-- What the exercise asks --
All entries are to be printed again exactly, with their images omitted.
--*--
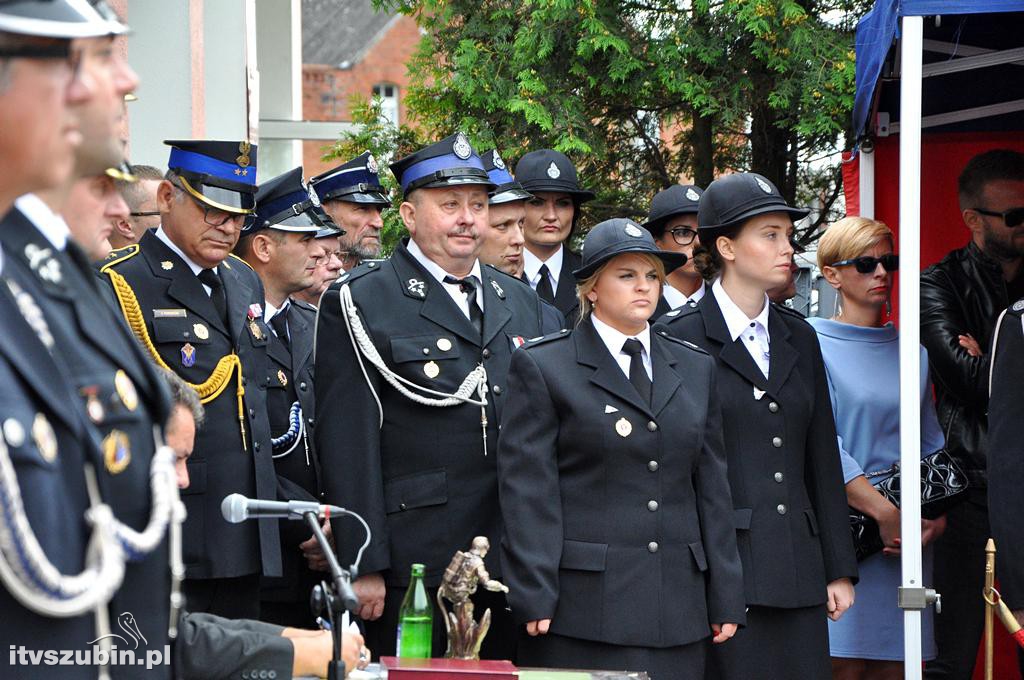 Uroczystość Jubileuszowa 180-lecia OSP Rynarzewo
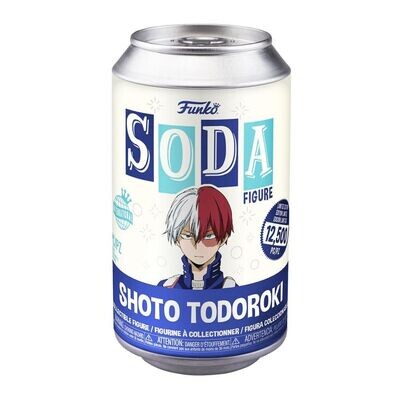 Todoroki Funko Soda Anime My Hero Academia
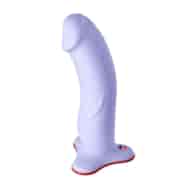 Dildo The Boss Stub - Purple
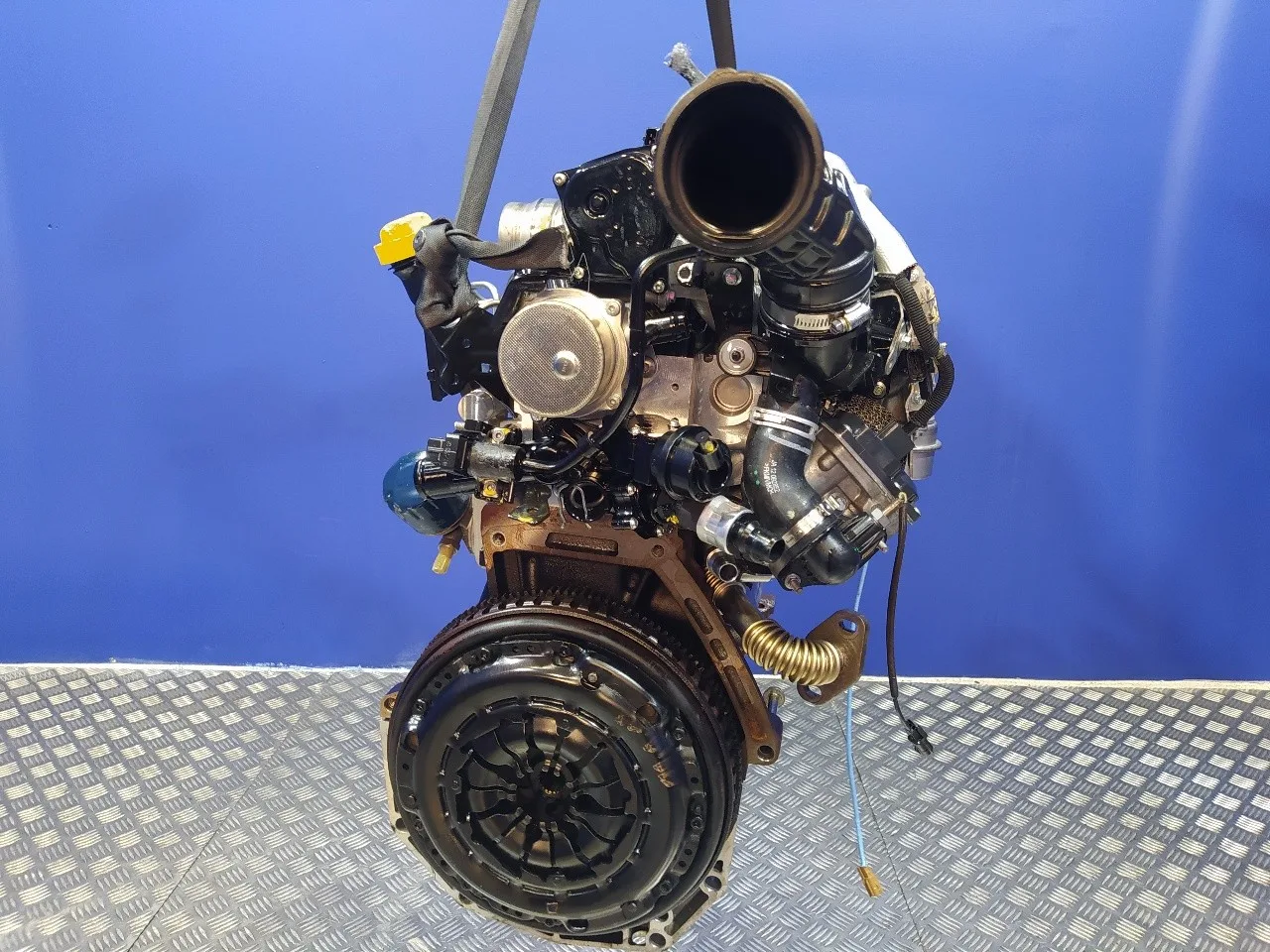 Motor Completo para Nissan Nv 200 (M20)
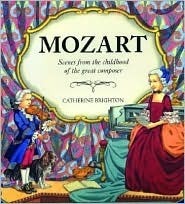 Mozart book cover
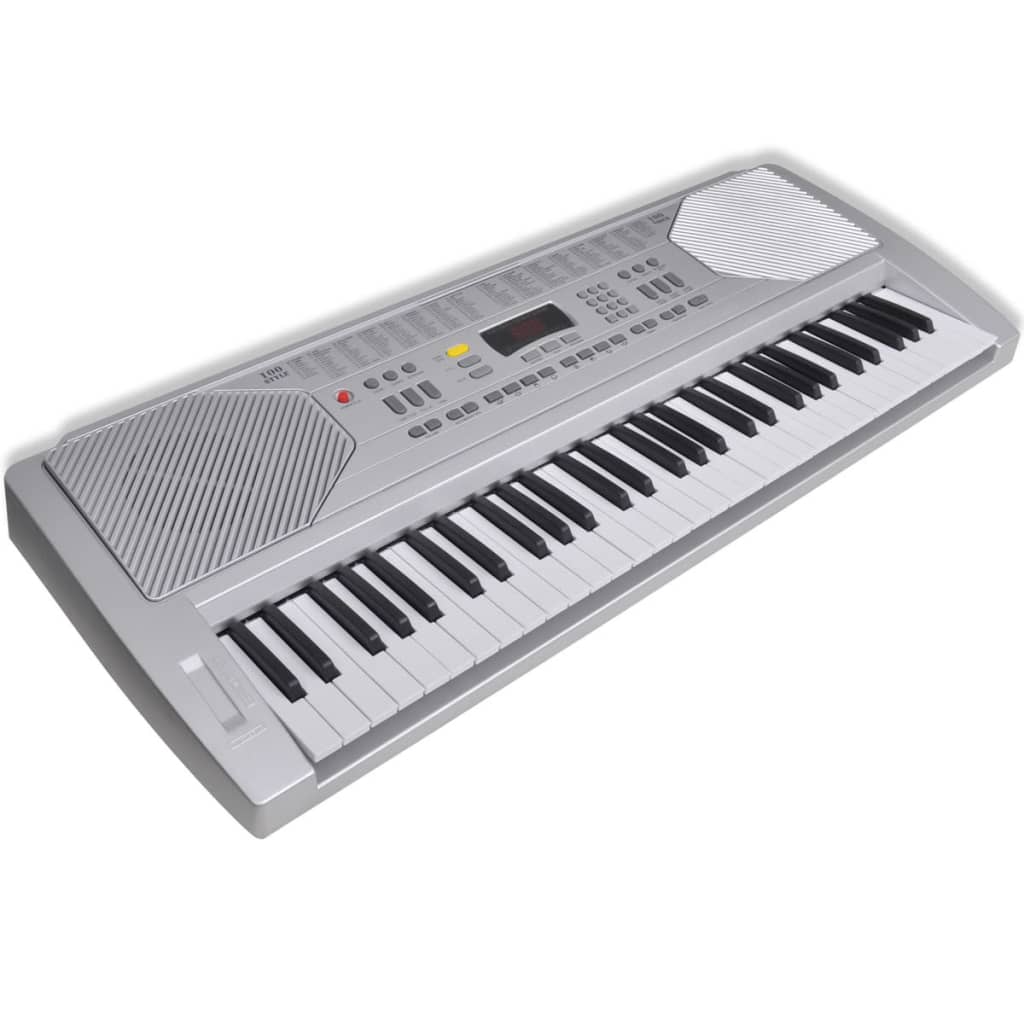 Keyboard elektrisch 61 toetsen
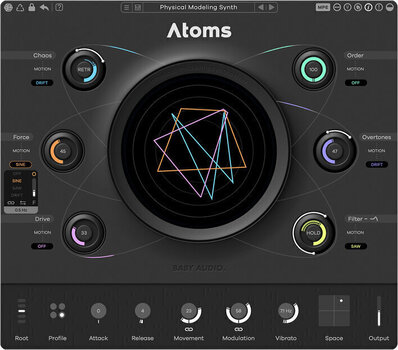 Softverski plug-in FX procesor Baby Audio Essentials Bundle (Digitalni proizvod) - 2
--*--
-- Solution to the problem --
 Uroczystość Jubileuszowa 180-lecia OSP Rynarzewo
 Todoroki Funko Soda Anime My Hero Academia
 Dildo The Boss Stub - Purple
 Motor Completo para Nissan Nv 200 (M20)
 Mozart book cover
 Keyboard elektrisch 61 toetsen
 Softverski plug-in FX procesor Baby Audio Essentials Bundle (Digitalni proizvod) - 2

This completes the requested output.